BEGIN Document passage

Our strategy will be as follow: we will only instantiate the convolutional part of the model, everything up to the fully-connected layers. We will then run this model on our training and validation data once, recording the output (the "bottleneck features" from th VGG16 model: the last activation maps before the fully-connected layers) in two numpy arrays. Then we will train a small fully-connected model on top of the stored features.

The reason why we are storing the features offline rather than adding our fully-connected model directly on top of a frozen convolutional base and running the whole thing, is computational effiency. Running VGG16 is expensive, especially if you're working on CPU, and we want to only do it once. Note that this prevents us from using data augmentation.

In [63]:
import numpy as np
from keras.preprocessing.image import ImageDataGenerator
from keras.models import Sequential
from keras.layers import Dropout, Flatten, Dense
from keras import applications

In [90]:
# dimensions of our images.
img_width, img_height = 150, 150

top_model_weights_path = 'models/bottleneck_fc_model.h5'
train_data_dir = 'data/train'
validation_data_dir = 'data/validation'
nb_train_samples = 2000
nb_validation_samples = 800
epochs = 50
batch_size = 16

In [64]:
# build the VGG16 network
model = applications.VGG16(include_top=False, weights='imagenet')

Downloading data from https://github.com/fchollet/deep-learning-models/releases/download/v0.1/vgg16_weights_tf_dim_ordering_tf_kernels_notop.h5


In [None]:
# Bottleneck features for training set
generator = datagen.flow_from_directory(
        train_data_dir,
        target_size=(img_width, img_height),
        batch_size=batch_size,
        class_mode=None, # this means our generator will only yield batches of data, no labels
        shuffle=False)   # our data will be in order, so all first 1000 images will be cats, then 1000 dog
# the predict_generator method returns the output of a model, given
# a generator that yields batches of numpy data
bottleneck_features_train = model.predict_generator(generator, nb_train_samples // batch_size)

END Document passage
BEGIN Supplied material

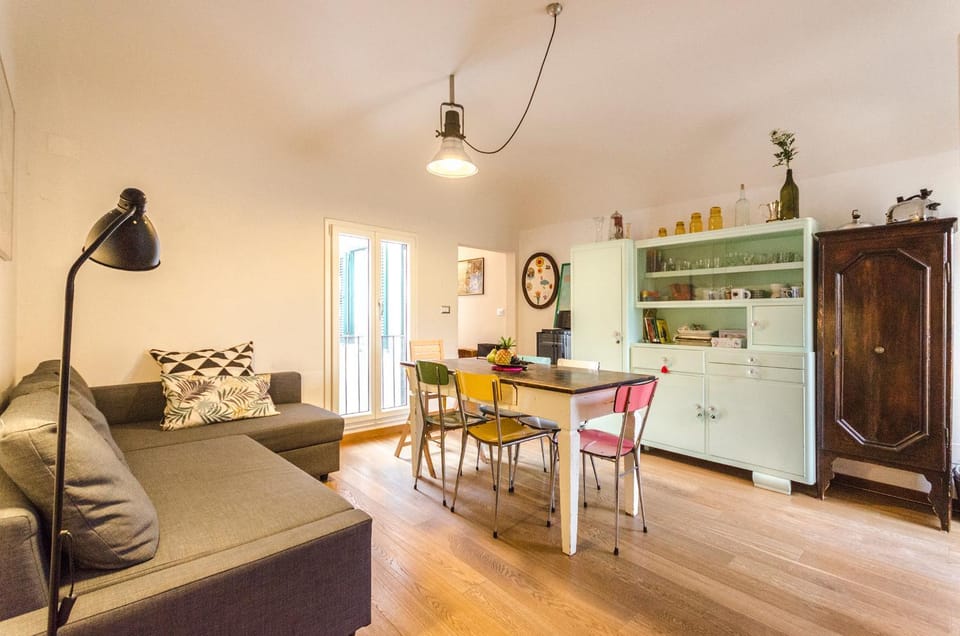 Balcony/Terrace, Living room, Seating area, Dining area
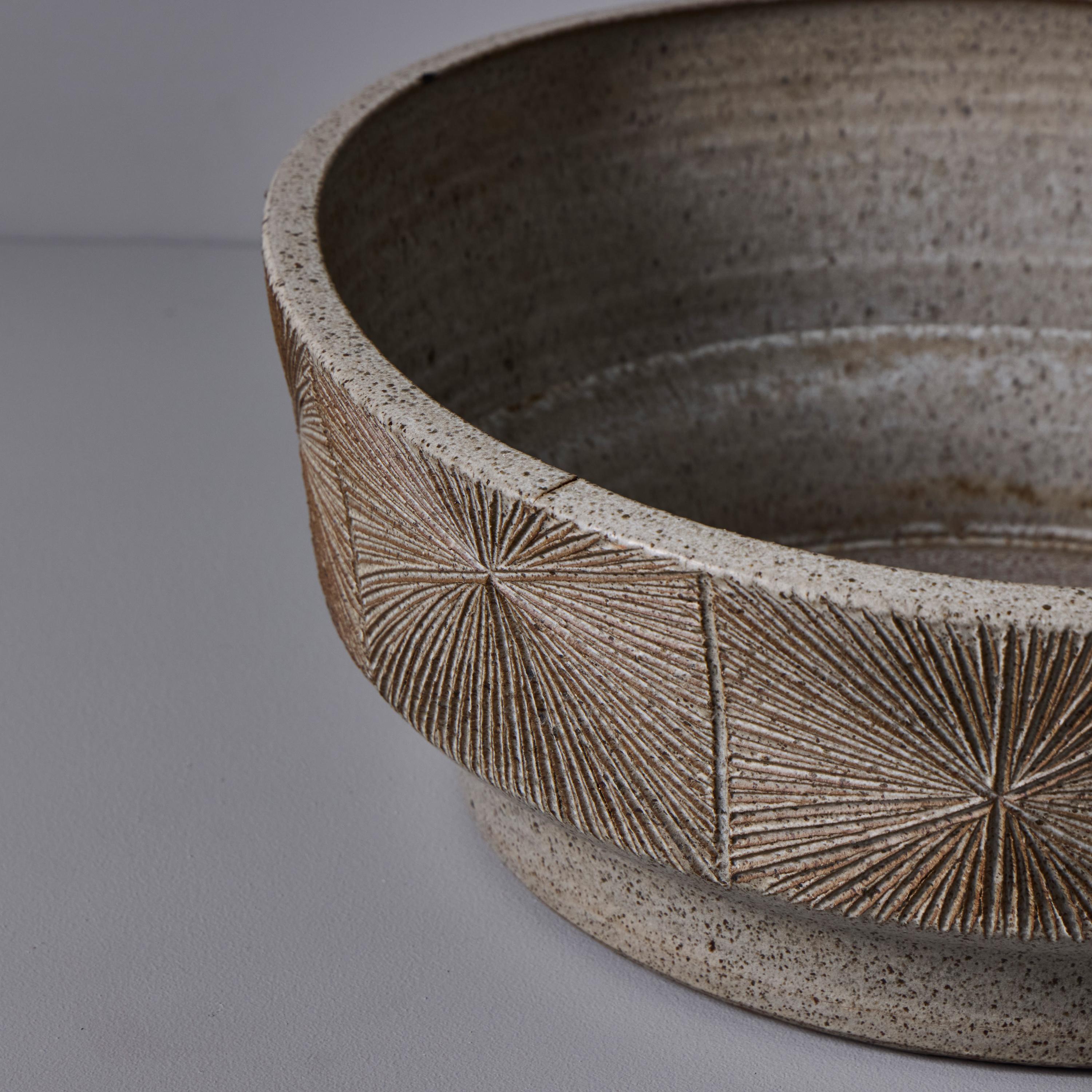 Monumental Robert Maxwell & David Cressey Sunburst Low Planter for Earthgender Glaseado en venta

END Supplied material

*Prompt 1*: According to the bottleneck features walkthrough, why are the features stored offline instead of running a fully-connected model on top of a frozen convolutional base?
*Prompt 2*: Retype the bottleneck features walkthrough starting with "Our strategy will" and going on through "using data augmentation.".
*Prompt 3*: Write what comes next in the bottleneck features walkthrough, picking up after its final line.
The listing was drawn from a separate source.

*Written reply 1*: For computational efficiency, so that the expensive VGG16 model is run only once.

*Written reply 2*:
Our strategy will be as follow: we will only instantiate the convolutional part of the model, everything up to the fully-connected layers. We will then run this model on our training and validation data once, recording the output (the "bottleneck features" from th VGG16 model: the last activation maps before the fully-connected layers) in two numpy arrays. Then we will train a small fully-connected model on top of the stored features.

The reason why we are storing the features offline rather than adding our fully-connected model directly on top of a frozen convolutional base and running the whole thing, is computational effiency. Running VGG16 is expensive, especially if you're working on CPU, and we want to only do it once. Note that this prevents us from using data augmentation.

*Written reply 3*:
In [67]:
np.save(open('bottleneck_features_train.npy', 'wb'), bottleneck_features_train)

In [68]:
# Bottleneck features for test set
generator = datagen.flow_from_directory(
        validation_data_dir,
        target_size=(img_width, img_height),
        batch_size=batch_size,
        class_mode=None,
        shuffle=False)

bottleneck_features_validation = model.predict_generator(generator, nb_validation_samples // batch_size)

Found 800 images belonging to 2 classes.


In [69]:
np.save(open('bottleneck_features_validation.npy', 'wb'), bottleneck_features_validation)

### Loading data / bottleneck features

In [199]:
train_data = np.load(open('bottleneck_features_train.npy', 'rb'))
# the features were saved in order, so recreating the labels is easy
train_labels = np.array([0] * 1000 + [1] * 1000)

validation_data = np.load(open('bottleneck_features_validation.npy', 'rb'))
validation_labels = np.array([0] * 400 + [1] * 400)

### Designing a smart FC Model

We can then load our saved data and train a small fully-connected model

In [73]:
model = Sequential()

model.add(Flatten(input_shape=train_data.shape[1:]))
model.add(Dense(256, activation='relu'))
model.add(Dropout(0.5))
model.add(Dense(1, activation='sigmoid'))

model.summary()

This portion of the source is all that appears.